Replace each "blue t-shirt" with "navy t-shirt" in the part that opens with the line containing "With regard to" and closes with the line containing "378 centimetres". Write out only that part, with nothing else changed.

* START Available records *

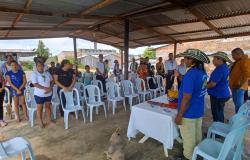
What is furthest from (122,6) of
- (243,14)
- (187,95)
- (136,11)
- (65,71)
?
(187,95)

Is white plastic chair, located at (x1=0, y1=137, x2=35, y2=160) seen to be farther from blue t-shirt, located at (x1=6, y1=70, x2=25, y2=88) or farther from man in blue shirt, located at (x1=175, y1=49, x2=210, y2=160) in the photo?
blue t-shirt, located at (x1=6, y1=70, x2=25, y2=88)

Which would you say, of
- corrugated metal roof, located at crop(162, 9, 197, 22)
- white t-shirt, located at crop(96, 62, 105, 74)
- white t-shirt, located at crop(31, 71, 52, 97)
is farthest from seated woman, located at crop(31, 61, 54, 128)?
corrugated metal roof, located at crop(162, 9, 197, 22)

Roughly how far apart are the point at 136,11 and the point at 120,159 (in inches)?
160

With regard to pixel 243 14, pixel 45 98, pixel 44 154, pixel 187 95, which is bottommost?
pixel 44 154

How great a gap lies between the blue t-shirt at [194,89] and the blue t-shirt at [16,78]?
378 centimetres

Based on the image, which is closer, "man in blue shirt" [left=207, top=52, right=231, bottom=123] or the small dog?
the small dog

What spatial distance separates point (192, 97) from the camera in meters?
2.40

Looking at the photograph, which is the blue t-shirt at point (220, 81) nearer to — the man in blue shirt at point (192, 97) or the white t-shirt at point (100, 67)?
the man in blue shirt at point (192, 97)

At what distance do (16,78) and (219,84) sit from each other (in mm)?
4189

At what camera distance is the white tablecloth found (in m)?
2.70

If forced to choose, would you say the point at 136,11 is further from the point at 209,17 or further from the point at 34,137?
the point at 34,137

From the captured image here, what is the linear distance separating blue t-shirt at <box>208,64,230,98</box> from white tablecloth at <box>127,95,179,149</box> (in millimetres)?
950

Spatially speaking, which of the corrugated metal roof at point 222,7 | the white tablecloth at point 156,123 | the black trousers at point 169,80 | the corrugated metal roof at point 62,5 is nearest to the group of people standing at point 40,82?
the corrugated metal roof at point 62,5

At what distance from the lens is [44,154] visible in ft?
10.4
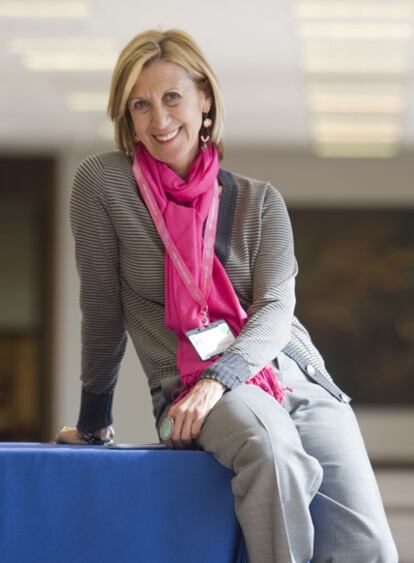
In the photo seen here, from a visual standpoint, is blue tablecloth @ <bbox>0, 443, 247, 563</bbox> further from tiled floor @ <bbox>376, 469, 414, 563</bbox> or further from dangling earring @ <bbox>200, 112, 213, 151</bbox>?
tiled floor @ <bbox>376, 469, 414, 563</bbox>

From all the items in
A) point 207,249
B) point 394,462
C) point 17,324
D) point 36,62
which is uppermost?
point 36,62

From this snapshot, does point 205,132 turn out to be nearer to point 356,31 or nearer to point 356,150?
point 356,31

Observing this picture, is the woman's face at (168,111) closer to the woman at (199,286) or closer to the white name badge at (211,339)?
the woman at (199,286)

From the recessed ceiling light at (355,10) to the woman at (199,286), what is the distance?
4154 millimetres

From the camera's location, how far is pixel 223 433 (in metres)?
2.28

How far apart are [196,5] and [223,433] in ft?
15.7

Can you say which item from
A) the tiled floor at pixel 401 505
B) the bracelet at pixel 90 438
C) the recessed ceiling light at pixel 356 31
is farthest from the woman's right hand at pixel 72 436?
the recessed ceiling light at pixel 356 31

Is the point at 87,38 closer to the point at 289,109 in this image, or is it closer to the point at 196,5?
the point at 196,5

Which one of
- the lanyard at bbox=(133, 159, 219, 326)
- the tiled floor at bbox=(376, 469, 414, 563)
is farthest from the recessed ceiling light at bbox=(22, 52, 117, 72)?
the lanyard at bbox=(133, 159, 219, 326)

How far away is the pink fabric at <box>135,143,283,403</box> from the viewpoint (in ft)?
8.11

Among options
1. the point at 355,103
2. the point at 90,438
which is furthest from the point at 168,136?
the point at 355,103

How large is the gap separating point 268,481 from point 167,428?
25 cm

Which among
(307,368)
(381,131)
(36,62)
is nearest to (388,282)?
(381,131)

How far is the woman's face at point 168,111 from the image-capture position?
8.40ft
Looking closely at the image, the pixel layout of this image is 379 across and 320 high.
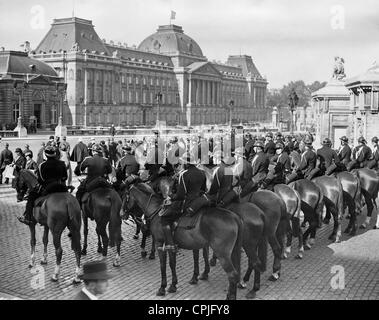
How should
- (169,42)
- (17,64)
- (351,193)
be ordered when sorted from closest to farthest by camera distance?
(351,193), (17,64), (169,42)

* END Available records *
* START Available records *

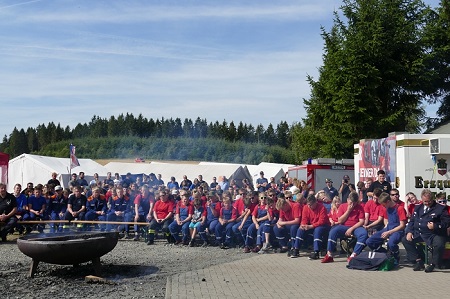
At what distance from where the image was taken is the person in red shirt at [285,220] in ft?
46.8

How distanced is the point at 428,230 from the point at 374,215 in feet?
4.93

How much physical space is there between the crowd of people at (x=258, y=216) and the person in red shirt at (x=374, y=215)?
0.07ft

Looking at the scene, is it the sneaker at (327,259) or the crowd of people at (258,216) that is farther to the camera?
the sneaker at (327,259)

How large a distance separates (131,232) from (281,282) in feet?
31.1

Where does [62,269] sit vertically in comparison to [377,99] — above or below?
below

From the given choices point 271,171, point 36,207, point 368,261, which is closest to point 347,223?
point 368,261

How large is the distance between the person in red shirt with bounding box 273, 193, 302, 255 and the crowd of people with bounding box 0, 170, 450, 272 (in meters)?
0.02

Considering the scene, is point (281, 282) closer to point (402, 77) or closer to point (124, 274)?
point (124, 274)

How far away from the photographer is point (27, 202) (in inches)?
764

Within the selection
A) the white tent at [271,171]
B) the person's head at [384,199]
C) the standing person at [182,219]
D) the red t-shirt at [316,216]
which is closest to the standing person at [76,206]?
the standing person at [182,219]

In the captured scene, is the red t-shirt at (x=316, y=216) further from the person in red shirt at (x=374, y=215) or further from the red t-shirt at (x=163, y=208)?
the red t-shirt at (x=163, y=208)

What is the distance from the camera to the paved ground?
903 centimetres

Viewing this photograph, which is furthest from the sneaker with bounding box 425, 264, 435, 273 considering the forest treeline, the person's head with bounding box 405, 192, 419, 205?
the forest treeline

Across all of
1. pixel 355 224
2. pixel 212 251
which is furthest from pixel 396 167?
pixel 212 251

* END Available records *

Full answer:
With regard to pixel 243 14, pixel 45 98, pixel 44 154, pixel 187 95, which is bottommost?
pixel 44 154

How great a gap lies between the navy t-shirt at [194,89] and the navy t-shirt at [16,78]?
378 centimetres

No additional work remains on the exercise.